Regex to match top level delimiters in a multi dim

2020-02-16 04:18发布

问题:

I have a file that is structured in a large multidimensional structure, similar to json, but not close enough for me to use a json library.

The data looks something like this:

alpha {
    beta {
        charlie;
    }
    delta;
}

echo;
foxtrot {
    golf;
    hotel;
}

The regex I am trying to build (for a preg_match_all) should match each top level parent (delimited by {} braces) so that I can recurse through the matches, building up a multidimensional php array that represents the data.

The first regex I tried is /(?<=\{).*(?=\})/s which greedily matches content inside braces, however this isn't quite right as when there is more than one sibling in the top level the match is too greedy. Example below:

Using regex /(?<=\{).*(?=\})/s match is given as:

Match 1:

    beta {
        charlie;
    }
    delta;
}

echo;
foxtrot {
    golf;
    hotel;

Instead the result should be: Match 1:

    beta {
        charlie;
    }
    delta;

Match 2:

    golf;
    hotel;

So regex wizards, what function am I missing here or do I need to solve this with php somehow?

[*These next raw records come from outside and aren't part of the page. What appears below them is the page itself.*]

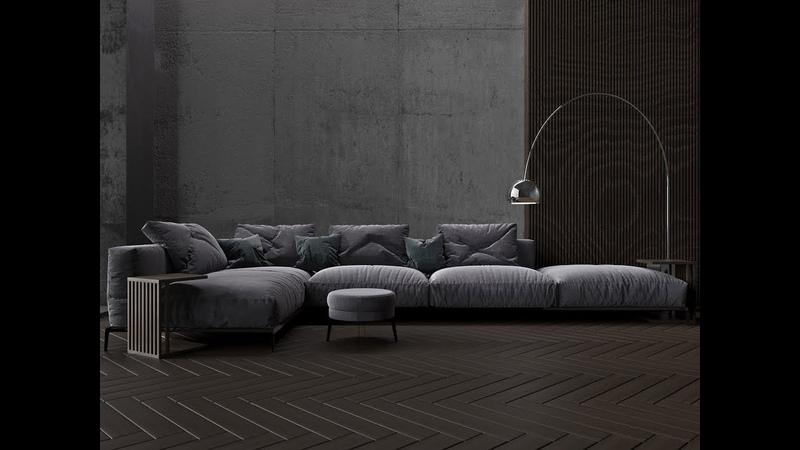 №3 Sofa modeling FLEXFORM ETTORE Autodesk 3ds Max Marvelous designer Render settings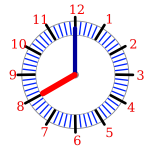Learning Clock 2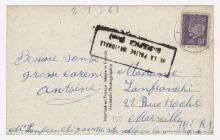 WWIICCC-1092ii.jpg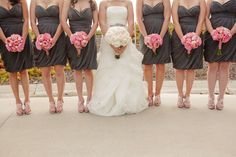 dark gray dresses with pink bouquets | Images by Lindsey Gomes Photography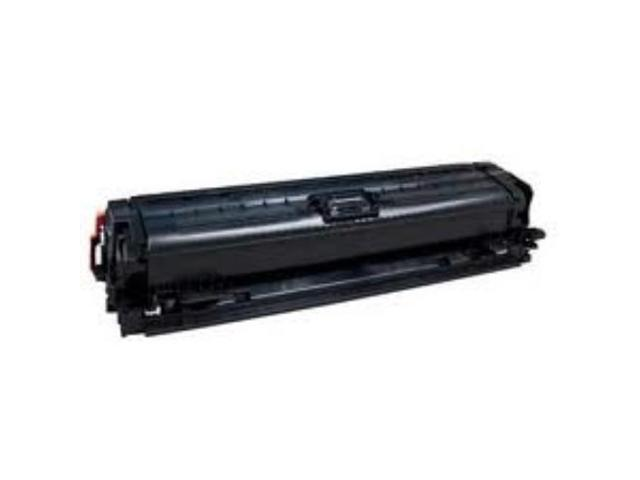 DP MSE Compatible 02-21-55114 Cyan Toner Cartridge (15000 Page Yield) - Equivalent to HP CE271A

Any tips very welcome :)

回答1:

You can't 1 do this with regular expressions.

Alternatively, if you want to match deep-to-shallow blocks, you can use \{[^\{\}]*?\} and preg_replace_callback() to store the value, and return null to erase it from the string. The callback will need to take care of nesting the value accordingly.

$heirarchalStorage = ...;
do {
    $string = \preg_replace_callback('#\{[^\{\}]*?\}#', function($block)
    use(&$heirarchalStorage) {
        // do your magic with $heirarchalStorage
        // in here
        return null;
    }, $string);
} while (!empty($string));

Incomplete, not tested, and no warranty.

This approach requires that the string be wrapped in {} as well, otherwise the final match won't happen and you'll loop forever.

This is an awful lot of (inefficient) work for something that can just as easily be solved with a well known exchange/storage format such as JSON.

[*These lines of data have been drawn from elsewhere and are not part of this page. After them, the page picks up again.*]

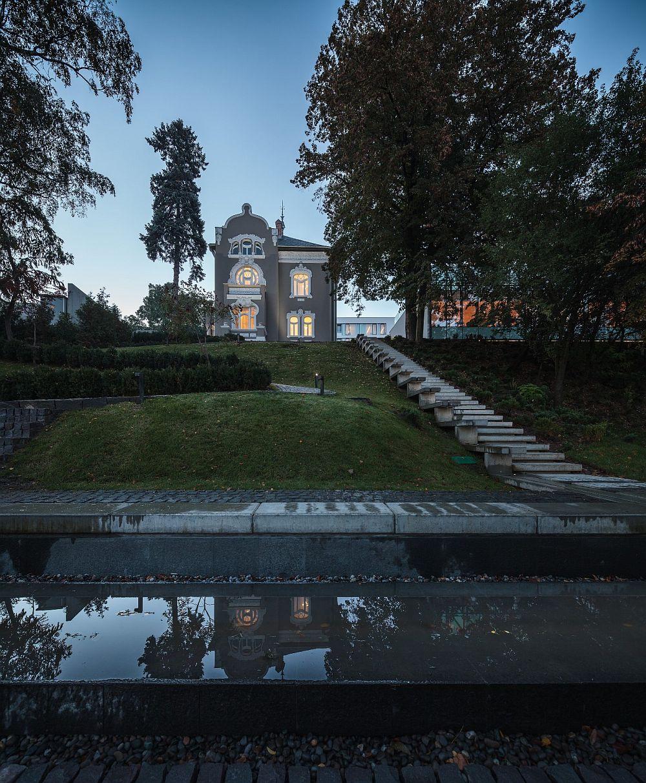 adelaparvu.com despre Hotel Privo, TgMures, Romania, architectura De3 Grup (77)
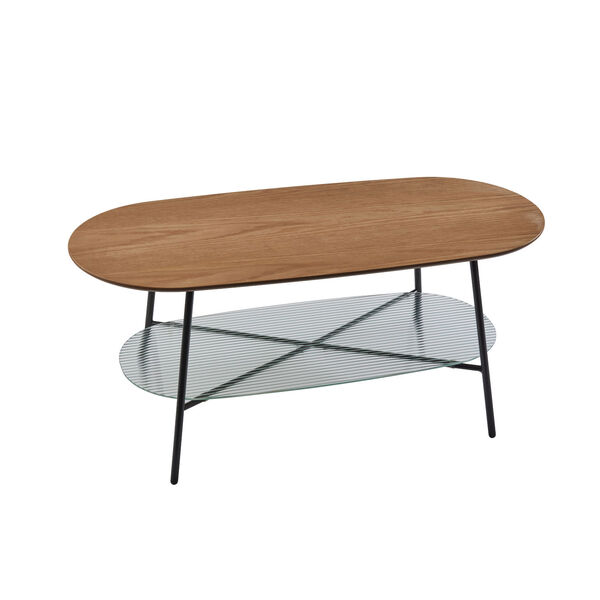 Diane Natural Wood and Black Two-Tiered Coffee Table, image 1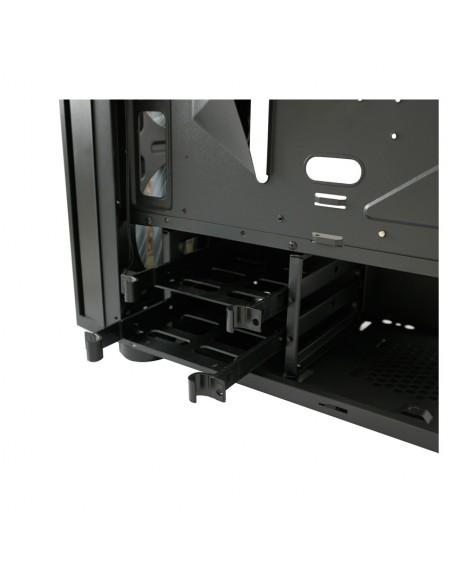 LC-Power Gaming 800B - Interlayer X Midi Tower Musta Lc Power LC-800B-ON - 17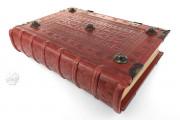 Gutenberg Bible - Pelplin copy, Pelplin, Biblioteka Seminarium Duchownego, Hub. 28 − Photo 21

1 I was going to put "you can, but...", however I'll just say once again, "You can't" 2

2 Don't



回答2:

Sure you can do this with regular expressions.

preg_match_all(
    '/([^\s]+)\s*{((?:[^{}]*|(?R))*)}/',
    $yourStuff,
    $matches,
    PREG_SET_ORDER
);

This gives me the following in matches:

[1]=>
string(5) "alpha"
[2]=>
string(46) "
beta {
    charlie;
}
delta;
"

and

[1]=>
string(7) "foxtrot"
[2]=>
string(22) "
golf;
hotel;
"

Breaking it down a little bit.

([^\s]+)                # non-whitespace (block name)
\s*                     # whitespace (between name and block)
{                       # literal brace
    (                   # begin capture
        (?:             # don't create another capture set
            [^{}]*      # everything not a brace
            |(?R)       # OR recurse
        )*              # none or more times
    )                   # end capture
}                       # literal brace

Just for your information, this works fine on n-deep levels of braces.



回答3:

I think you might get something using preg_split by matching [a-zA-Z0-9][:blank]+{ and }. You'll be able to construct your array by going through the result. Use a recursive function which goes deeper when you match an opening tag, and upper on a closing tag.

Otherwise, cleanest solution would be to implement an ANTLR grammar !